Find the longest common starting substring in a se

2020-01-25 03:41发布

This is a challenge to come up with the most elegant JavaScript, Ruby or other solution to a relatively trivial problem.

This problem is a more specific case of the Longest common substring problem. I need to only find the longest common starting substring in an array. This greatly simplifies the problem.

For example, the longest substring in [interspecies, interstelar, interstate] is "inters". However, I don't need to find "ific" in [specifics, terrific].

I've solved the problem by quickly coding up a solution in JavaScript as a part of my answer about shell-like tab-completion (test page here).
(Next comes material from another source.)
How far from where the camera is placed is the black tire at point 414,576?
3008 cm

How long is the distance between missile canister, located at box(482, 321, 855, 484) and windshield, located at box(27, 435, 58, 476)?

Here is that solution, slightly tweaked:

function common_substring(data) {
  var i, ch, memo, idx = 0
  do {
    memo = null
    for (i=0; i < data.length; i++) {
      ch = data[i].charAt(idx)
      if (!ch) break
      if (!memo) memo = ch
      else if (ch != memo) break
    }
  } while (i == data.length && idx < data.length && ++idx)

  return (data[0] || '').slice(0, idx)
}

This code is available in this Gist along with a similar solution in Ruby. You can clone the gist as a git repo to try it out:

$ git clone git://gist.github.com/257891.git substring-challenge

I'm not very happy with those solutions. I have a feeling they might be solved with more elegance and less execution complexity—that's why I'm posting this challenge.

I'm going to accept as an answer the solution I find the most elegant or concise. Here is for instance a crazy Ruby hack I come up with—defining the & operator on String:

# works with Ruby 1.8.7 and above
class String
  def &(other)
    difference = other.to_str.each_char.with_index.find { |ch, idx|
      self[idx].nil? or ch != self[idx].chr
    }
    difference ? self[0, difference.last] : self
  end
end

class Array
  def common_substring
    self.inject(nil) { |memo, str| memo.nil? ? str : memo & str }.to_s
  end
end

Solutions in JavaScript or Ruby are preferred, but you can show off clever solution in other languages as long as you explain what's going on. Only code from standard library please.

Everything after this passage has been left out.